La Libia è un fronte secondario, la vera guerra è contro l’Iran
02 Aprile 2011
Sono passati circa dieci giorni dall’inizio dell’operazione Odissey Dawn, con la quale il mondo occidentale ha lanciato la sua sfida alla Libia del Colonnello Gheddafi, ma ancora oggi un dubbio serpeggia nella mente di tanti cittadini europei ed americani: perché proprio la Libia? Perché Tripoli sì, e Teheran no? Perché l’Occidente ha deciso di proteggere la popolazione libica dalle rappresaglie del rais e non ha voluto fare altrettanto per le masse iraniane, ripetutamente represse dalle milizie degli ayatollah? Eppure il regime di Teheran è indubbiamente molto più pericoloso di quello di Tripoli, e le minacce degli ayatollah sono sicuramente più gravi e credibili delle folkloristiche dichiarazioni del Colonnello.

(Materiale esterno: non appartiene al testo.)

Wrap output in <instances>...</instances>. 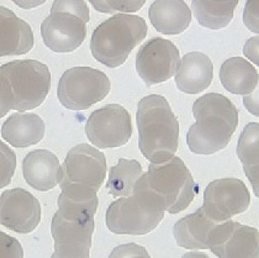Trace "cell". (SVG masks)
Masks as SVG:
<instances>
[{"mask_svg": "<svg viewBox=\"0 0 259 258\" xmlns=\"http://www.w3.org/2000/svg\"><path fill=\"white\" fill-rule=\"evenodd\" d=\"M195 124L187 134V144L195 155H213L230 144L238 125V110L219 93L200 97L193 104Z\"/></svg>", "mask_w": 259, "mask_h": 258, "instance_id": "6da1fadb", "label": "cell"}, {"mask_svg": "<svg viewBox=\"0 0 259 258\" xmlns=\"http://www.w3.org/2000/svg\"><path fill=\"white\" fill-rule=\"evenodd\" d=\"M139 148L151 163L173 158L178 150L179 122L168 100L159 94L142 98L137 104Z\"/></svg>", "mask_w": 259, "mask_h": 258, "instance_id": "7a4b0ae2", "label": "cell"}, {"mask_svg": "<svg viewBox=\"0 0 259 258\" xmlns=\"http://www.w3.org/2000/svg\"><path fill=\"white\" fill-rule=\"evenodd\" d=\"M51 89L49 67L40 61H13L0 67V116L40 106Z\"/></svg>", "mask_w": 259, "mask_h": 258, "instance_id": "3957f363", "label": "cell"}, {"mask_svg": "<svg viewBox=\"0 0 259 258\" xmlns=\"http://www.w3.org/2000/svg\"><path fill=\"white\" fill-rule=\"evenodd\" d=\"M135 188L147 193L169 214L184 211L199 193L198 184L179 157L162 163H151Z\"/></svg>", "mask_w": 259, "mask_h": 258, "instance_id": "277c9868", "label": "cell"}, {"mask_svg": "<svg viewBox=\"0 0 259 258\" xmlns=\"http://www.w3.org/2000/svg\"><path fill=\"white\" fill-rule=\"evenodd\" d=\"M147 24L141 16L117 14L101 22L90 38L93 57L109 68L127 61L132 50L147 36Z\"/></svg>", "mask_w": 259, "mask_h": 258, "instance_id": "5b68a950", "label": "cell"}, {"mask_svg": "<svg viewBox=\"0 0 259 258\" xmlns=\"http://www.w3.org/2000/svg\"><path fill=\"white\" fill-rule=\"evenodd\" d=\"M88 21L84 0H53L51 14L41 25L45 46L57 53L73 52L85 40Z\"/></svg>", "mask_w": 259, "mask_h": 258, "instance_id": "8992f818", "label": "cell"}, {"mask_svg": "<svg viewBox=\"0 0 259 258\" xmlns=\"http://www.w3.org/2000/svg\"><path fill=\"white\" fill-rule=\"evenodd\" d=\"M164 219V210L147 193L135 188L134 194L110 204L106 226L116 235H147Z\"/></svg>", "mask_w": 259, "mask_h": 258, "instance_id": "52a82bcc", "label": "cell"}, {"mask_svg": "<svg viewBox=\"0 0 259 258\" xmlns=\"http://www.w3.org/2000/svg\"><path fill=\"white\" fill-rule=\"evenodd\" d=\"M110 89L111 83L104 72L92 67H73L62 74L57 97L64 108L81 111L101 102Z\"/></svg>", "mask_w": 259, "mask_h": 258, "instance_id": "ba28073f", "label": "cell"}, {"mask_svg": "<svg viewBox=\"0 0 259 258\" xmlns=\"http://www.w3.org/2000/svg\"><path fill=\"white\" fill-rule=\"evenodd\" d=\"M85 134L89 141L98 148L125 146L132 135L131 116L120 104H108L93 111L88 117Z\"/></svg>", "mask_w": 259, "mask_h": 258, "instance_id": "9c48e42d", "label": "cell"}, {"mask_svg": "<svg viewBox=\"0 0 259 258\" xmlns=\"http://www.w3.org/2000/svg\"><path fill=\"white\" fill-rule=\"evenodd\" d=\"M55 241L52 258H88L94 234V218L63 217L60 211L51 221Z\"/></svg>", "mask_w": 259, "mask_h": 258, "instance_id": "30bf717a", "label": "cell"}, {"mask_svg": "<svg viewBox=\"0 0 259 258\" xmlns=\"http://www.w3.org/2000/svg\"><path fill=\"white\" fill-rule=\"evenodd\" d=\"M179 50L173 42L154 37L136 55V71L147 87L169 80L179 68Z\"/></svg>", "mask_w": 259, "mask_h": 258, "instance_id": "8fae6325", "label": "cell"}, {"mask_svg": "<svg viewBox=\"0 0 259 258\" xmlns=\"http://www.w3.org/2000/svg\"><path fill=\"white\" fill-rule=\"evenodd\" d=\"M249 204V190L241 179L221 178L206 187L202 209L216 223H222L247 211Z\"/></svg>", "mask_w": 259, "mask_h": 258, "instance_id": "7c38bea8", "label": "cell"}, {"mask_svg": "<svg viewBox=\"0 0 259 258\" xmlns=\"http://www.w3.org/2000/svg\"><path fill=\"white\" fill-rule=\"evenodd\" d=\"M62 170L61 189L69 184H83L99 190L108 170L105 155L88 144L77 145L67 153Z\"/></svg>", "mask_w": 259, "mask_h": 258, "instance_id": "4fadbf2b", "label": "cell"}, {"mask_svg": "<svg viewBox=\"0 0 259 258\" xmlns=\"http://www.w3.org/2000/svg\"><path fill=\"white\" fill-rule=\"evenodd\" d=\"M209 249L220 258H259V231L236 221H222L211 231Z\"/></svg>", "mask_w": 259, "mask_h": 258, "instance_id": "5bb4252c", "label": "cell"}, {"mask_svg": "<svg viewBox=\"0 0 259 258\" xmlns=\"http://www.w3.org/2000/svg\"><path fill=\"white\" fill-rule=\"evenodd\" d=\"M42 218L40 201L22 188L3 192L0 199V223L18 234H29L38 226Z\"/></svg>", "mask_w": 259, "mask_h": 258, "instance_id": "9a60e30c", "label": "cell"}, {"mask_svg": "<svg viewBox=\"0 0 259 258\" xmlns=\"http://www.w3.org/2000/svg\"><path fill=\"white\" fill-rule=\"evenodd\" d=\"M25 181L40 192H49L61 183L63 170L57 156L47 150H35L22 161Z\"/></svg>", "mask_w": 259, "mask_h": 258, "instance_id": "2e32d148", "label": "cell"}, {"mask_svg": "<svg viewBox=\"0 0 259 258\" xmlns=\"http://www.w3.org/2000/svg\"><path fill=\"white\" fill-rule=\"evenodd\" d=\"M213 79V64L205 53L193 51L182 58L176 73V84L180 92L198 94L211 85Z\"/></svg>", "mask_w": 259, "mask_h": 258, "instance_id": "e0dca14e", "label": "cell"}, {"mask_svg": "<svg viewBox=\"0 0 259 258\" xmlns=\"http://www.w3.org/2000/svg\"><path fill=\"white\" fill-rule=\"evenodd\" d=\"M35 45L32 29L13 11L0 7V56H19Z\"/></svg>", "mask_w": 259, "mask_h": 258, "instance_id": "ac0fdd59", "label": "cell"}, {"mask_svg": "<svg viewBox=\"0 0 259 258\" xmlns=\"http://www.w3.org/2000/svg\"><path fill=\"white\" fill-rule=\"evenodd\" d=\"M218 224L205 212L202 206L194 214L187 215L173 226L177 245L187 249H209L210 234Z\"/></svg>", "mask_w": 259, "mask_h": 258, "instance_id": "d6986e66", "label": "cell"}, {"mask_svg": "<svg viewBox=\"0 0 259 258\" xmlns=\"http://www.w3.org/2000/svg\"><path fill=\"white\" fill-rule=\"evenodd\" d=\"M151 24L163 35H179L190 26L191 11L184 0H156L148 9Z\"/></svg>", "mask_w": 259, "mask_h": 258, "instance_id": "ffe728a7", "label": "cell"}, {"mask_svg": "<svg viewBox=\"0 0 259 258\" xmlns=\"http://www.w3.org/2000/svg\"><path fill=\"white\" fill-rule=\"evenodd\" d=\"M45 136V122L37 114L15 113L2 126V137L13 147L25 148L37 145Z\"/></svg>", "mask_w": 259, "mask_h": 258, "instance_id": "44dd1931", "label": "cell"}, {"mask_svg": "<svg viewBox=\"0 0 259 258\" xmlns=\"http://www.w3.org/2000/svg\"><path fill=\"white\" fill-rule=\"evenodd\" d=\"M220 82L232 94L247 95L257 87L259 74L249 61L242 57H231L221 64Z\"/></svg>", "mask_w": 259, "mask_h": 258, "instance_id": "7402d4cb", "label": "cell"}, {"mask_svg": "<svg viewBox=\"0 0 259 258\" xmlns=\"http://www.w3.org/2000/svg\"><path fill=\"white\" fill-rule=\"evenodd\" d=\"M94 188L83 184H69L62 188L58 196V211L63 217L94 218L98 209V196Z\"/></svg>", "mask_w": 259, "mask_h": 258, "instance_id": "603a6c76", "label": "cell"}, {"mask_svg": "<svg viewBox=\"0 0 259 258\" xmlns=\"http://www.w3.org/2000/svg\"><path fill=\"white\" fill-rule=\"evenodd\" d=\"M237 156L243 165L244 175L259 198V124L249 122L238 139Z\"/></svg>", "mask_w": 259, "mask_h": 258, "instance_id": "cb8c5ba5", "label": "cell"}, {"mask_svg": "<svg viewBox=\"0 0 259 258\" xmlns=\"http://www.w3.org/2000/svg\"><path fill=\"white\" fill-rule=\"evenodd\" d=\"M238 2L239 0H193L191 10L202 27L220 30L232 21Z\"/></svg>", "mask_w": 259, "mask_h": 258, "instance_id": "d4e9b609", "label": "cell"}, {"mask_svg": "<svg viewBox=\"0 0 259 258\" xmlns=\"http://www.w3.org/2000/svg\"><path fill=\"white\" fill-rule=\"evenodd\" d=\"M142 167L135 159H119L117 165L110 168L106 189L112 196H130L134 194L135 187L142 177Z\"/></svg>", "mask_w": 259, "mask_h": 258, "instance_id": "484cf974", "label": "cell"}, {"mask_svg": "<svg viewBox=\"0 0 259 258\" xmlns=\"http://www.w3.org/2000/svg\"><path fill=\"white\" fill-rule=\"evenodd\" d=\"M95 10L105 14L134 13L145 5L146 0H89Z\"/></svg>", "mask_w": 259, "mask_h": 258, "instance_id": "4316f807", "label": "cell"}, {"mask_svg": "<svg viewBox=\"0 0 259 258\" xmlns=\"http://www.w3.org/2000/svg\"><path fill=\"white\" fill-rule=\"evenodd\" d=\"M2 148V176H0V187L4 188L10 183L11 177H13L14 172H15L16 167V156L13 151L8 147L7 145L3 144L0 145Z\"/></svg>", "mask_w": 259, "mask_h": 258, "instance_id": "83f0119b", "label": "cell"}, {"mask_svg": "<svg viewBox=\"0 0 259 258\" xmlns=\"http://www.w3.org/2000/svg\"><path fill=\"white\" fill-rule=\"evenodd\" d=\"M243 22L249 31L259 33V0H246Z\"/></svg>", "mask_w": 259, "mask_h": 258, "instance_id": "f1b7e54d", "label": "cell"}, {"mask_svg": "<svg viewBox=\"0 0 259 258\" xmlns=\"http://www.w3.org/2000/svg\"><path fill=\"white\" fill-rule=\"evenodd\" d=\"M143 256L147 257L148 253L145 251V248L140 247V246L134 245H123V246H119V247L115 248V251L110 254V257H128V256Z\"/></svg>", "mask_w": 259, "mask_h": 258, "instance_id": "f546056e", "label": "cell"}, {"mask_svg": "<svg viewBox=\"0 0 259 258\" xmlns=\"http://www.w3.org/2000/svg\"><path fill=\"white\" fill-rule=\"evenodd\" d=\"M243 105L246 106V109L249 111V114L259 117V78L254 91L243 97Z\"/></svg>", "mask_w": 259, "mask_h": 258, "instance_id": "4dcf8cb0", "label": "cell"}, {"mask_svg": "<svg viewBox=\"0 0 259 258\" xmlns=\"http://www.w3.org/2000/svg\"><path fill=\"white\" fill-rule=\"evenodd\" d=\"M243 55L259 67V36L249 38L243 46Z\"/></svg>", "mask_w": 259, "mask_h": 258, "instance_id": "1f68e13d", "label": "cell"}, {"mask_svg": "<svg viewBox=\"0 0 259 258\" xmlns=\"http://www.w3.org/2000/svg\"><path fill=\"white\" fill-rule=\"evenodd\" d=\"M13 2L22 9H32L40 7L46 0H13Z\"/></svg>", "mask_w": 259, "mask_h": 258, "instance_id": "d6a6232c", "label": "cell"}]
</instances>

Come ha dimostrato un recente documentario, Iranium, sono numerosissime le prove che c’è la mano del governo di Teheran dietro i maggiori gruppi terroristici in Medio Oriente, mentre in Iraq ed Afghanistan il regime di Ahmadinejad fornisce le armi che fanno stragi di civili e di militari della coalizione. Dunque, come minimo, bisognerebbe riservare un’attenzione al teatro iraniano almeno uguale a quella degli altri paesi, dall’Egitto alla Libia. Invece niente, perché? Una risposta a queste legittime domande prova a darla sul suo blog Michael A. Ledeen, che individua nell’“incapacità di questa Amministrazione di leggere la situazione” la causa principale dei tanti errori commessi da Washington. In sostanza il governo americano tratta la questione libica come se fosse “unica”, e non rientrasse invece in un contesto più ampio. A Washington sembra non tengano conto del fatto che quella che va vinta non è la guerra contro il rais di Tripoli, ma quella che Ledeen chiama la “big war”, la guerra più ampia, che dovrebbe portare ad un cambiamento strategico della situazione mondiale.
Far cadere Gheddafi è “un obiettivo auspicabile, ma non è una missione cruciale, strategica. Dovremmo piuttosto puntare ad un regime change in Siria ed Iran”. Insomma, conclude Ledeen, quello libico “è il campo di battaglia sbagliato”. Per vincere la big war è necessario trasferire la battaglia a Teheran ed a Damasco, cosa che non richiederebbe nemmeno un intervento diretto, come quello libico, niente bombe né boots on the ground, con tutti i rischi che ne derivano; basterebbe fornire aiuto politico, economico, tecnologico ai tanti cittadini coraggiosi che sfidano il regime manifestando per le strade. D’altra parte, se è giusto intervenire in Libia per fermare la sanguinaria repressione del regime, a maggior ragione dovrebbe essere logico intervenire in Siria ed Iran. Viene davvero da chiedersi cosa stiamo aspettando? Che gli ayatollah si dotino definitivamente di un arsenale nucleare? Come nota Michael Oren, ambasciatore israeliano a Washington, “Gheddafi scelse di rinunciare unilateralmente al proprio programma atomico nel 2004, spegnendo le centrifughe di cui disponeva, e lo decise perché pensava di essere meno sicuro con la bomba, anziché senza”, aiutato in questa valutazione anche da quanto stava avvenendo in Iraq (chiaramente il rais libico temeva di essere “il prossimo”).
Ma quanto sta avvenendo in Libia dimostra al contrario che si è più al sicuro con la bomba che senza, è questo l’insegnamento che sta traendo l’Iran dalla situazione internazionale. Nessuno infatti pensa davvero che l’Occidente sarebbe intervenuto in Libia se il rais fosse stato in possesso del deterrente nucleare, e sicuramente non lo pensano gli ayatollah. Per questo è particolarmente importante non farsi distrarre dal conflitto libico e non perdere di vista lo scenario nel suo complesso, perché altrimenti il rischio è di dimenticare il vero obiettivo dell’Occidente, la stabilità dell’intera area mediorientale, non solo quella di un singolo paese. D’altra parte, come recita un vecchio detto: quando il saggio indica la luna, solo lo stolto guarda il dito.